■ **Exercise prompt**
Copy every record below exactly as written, but leave out the pictures.

-- Supplied records start --

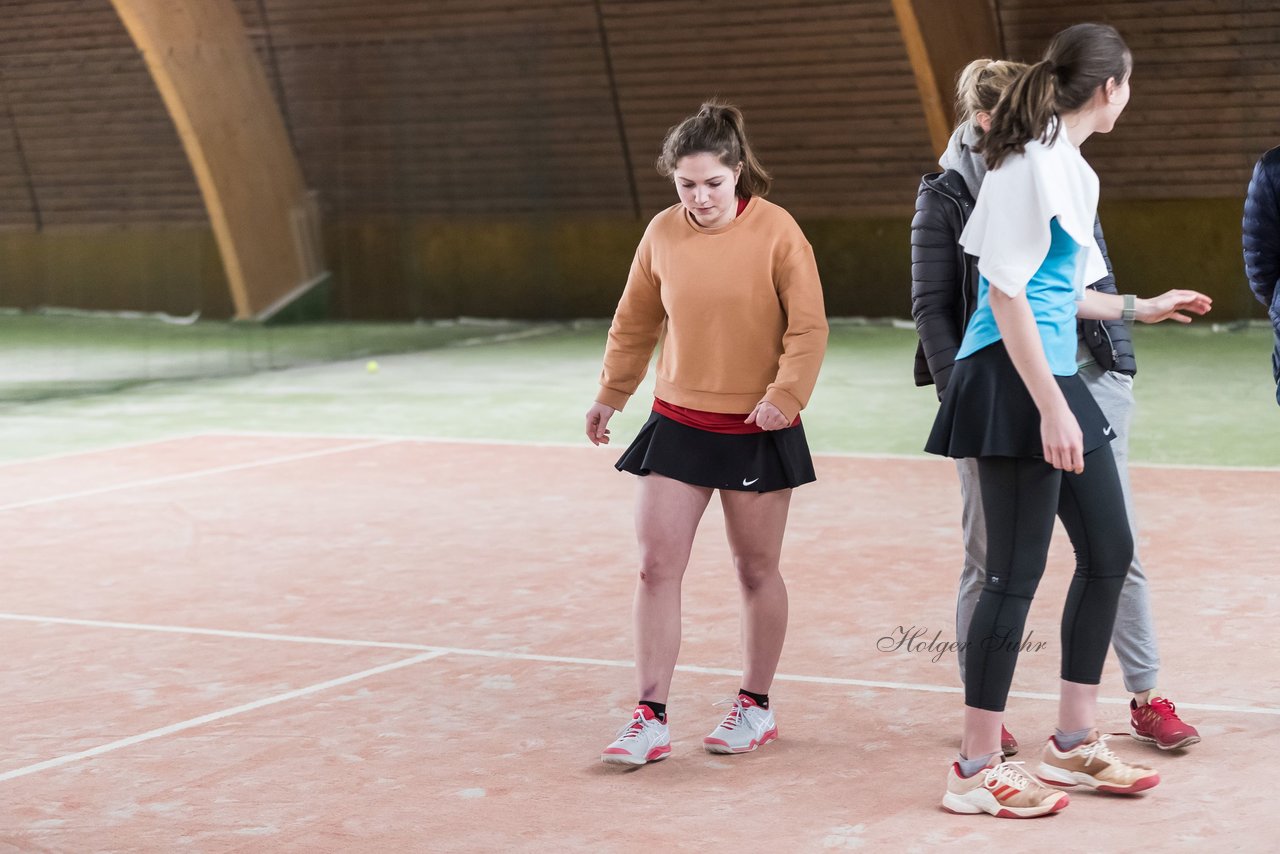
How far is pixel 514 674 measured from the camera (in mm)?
4492

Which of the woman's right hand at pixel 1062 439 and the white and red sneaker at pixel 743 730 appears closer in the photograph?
the woman's right hand at pixel 1062 439

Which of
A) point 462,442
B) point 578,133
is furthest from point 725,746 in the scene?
point 578,133

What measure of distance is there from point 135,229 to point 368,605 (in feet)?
28.0

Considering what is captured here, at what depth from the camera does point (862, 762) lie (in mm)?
3668

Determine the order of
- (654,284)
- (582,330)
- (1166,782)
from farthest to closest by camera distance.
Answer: (582,330) < (654,284) < (1166,782)

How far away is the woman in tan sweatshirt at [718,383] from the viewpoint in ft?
12.0

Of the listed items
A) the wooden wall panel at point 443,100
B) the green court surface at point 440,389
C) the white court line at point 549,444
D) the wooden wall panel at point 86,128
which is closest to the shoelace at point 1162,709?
the white court line at point 549,444

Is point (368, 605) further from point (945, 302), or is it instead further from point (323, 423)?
point (323, 423)

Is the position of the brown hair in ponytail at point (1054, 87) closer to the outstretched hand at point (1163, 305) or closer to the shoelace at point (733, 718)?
the outstretched hand at point (1163, 305)

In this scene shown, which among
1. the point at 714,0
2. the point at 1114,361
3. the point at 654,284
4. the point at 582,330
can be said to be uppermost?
the point at 714,0

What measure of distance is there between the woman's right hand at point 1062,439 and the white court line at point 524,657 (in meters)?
1.23

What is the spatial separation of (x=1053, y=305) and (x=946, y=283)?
0.47 m

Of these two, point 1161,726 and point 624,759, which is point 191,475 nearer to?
point 624,759

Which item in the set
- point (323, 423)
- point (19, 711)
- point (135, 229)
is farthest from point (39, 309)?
point (19, 711)
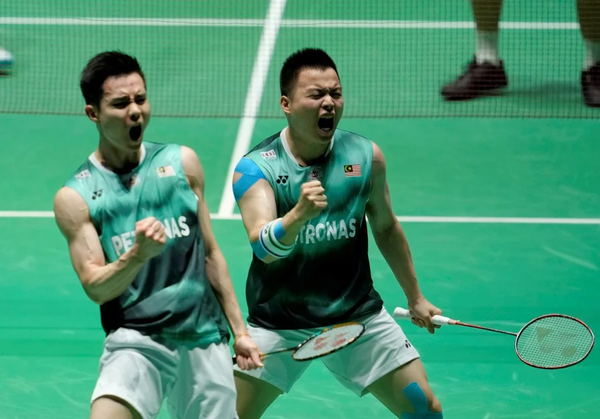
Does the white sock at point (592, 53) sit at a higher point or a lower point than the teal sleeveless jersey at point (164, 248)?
lower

-- Supplied records end --

■ **Task solution**
How far is pixel 514 674 measured from the camera (in mm)?
4492

Which of the woman's right hand at pixel 1062 439 and the white and red sneaker at pixel 743 730 appears closer in the photograph?
the woman's right hand at pixel 1062 439

Which of
A) point 462,442
B) point 578,133
is furthest from point 725,746 in the scene?
point 578,133

What measure of distance is there from point 135,229 to point 368,605 (in feet)?
28.0

Considering what is captured here, at what depth from the camera does point (862, 762) lie (in mm)?
3668

Determine the order of
- (654,284)
- (582,330)
- (1166,782)
from farthest to closest by camera distance.
Answer: (582,330) < (654,284) < (1166,782)

How far away is the woman in tan sweatshirt at [718,383] from the viewpoint in ft?
12.0

Of the listed items
A) the wooden wall panel at point 443,100
B) the green court surface at point 440,389
C) the white court line at point 549,444
D) the wooden wall panel at point 86,128
which is closest to the shoelace at point 1162,709?
the white court line at point 549,444

Is point (368, 605) further from point (945, 302), or is it instead further from point (323, 423)?
point (323, 423)

Is the position of the brown hair in ponytail at point (1054, 87) closer to the outstretched hand at point (1163, 305) or closer to the shoelace at point (733, 718)?
the outstretched hand at point (1163, 305)

In this scene shown, which among
1. the point at 714,0
2. the point at 1114,361
3. the point at 654,284
4. the point at 582,330
can be said to be uppermost?
the point at 714,0

What measure of distance is there between the woman's right hand at point 1062,439 and the white court line at point 524,657 (in meters)?
1.23

What is the spatial separation of (x=1053, y=305) and (x=946, y=283)?
0.47 m

Of these two, point 1161,726 and point 624,759, which is point 191,475 nearer to?
point 624,759

Which item in the set
- point (323, 423)
- point (19, 711)
- point (135, 229)
is farthest from point (39, 309)?
point (19, 711)
Does the white sock at point (592, 53) sit at a higher point or a lower point than the teal sleeveless jersey at point (164, 248)?
lower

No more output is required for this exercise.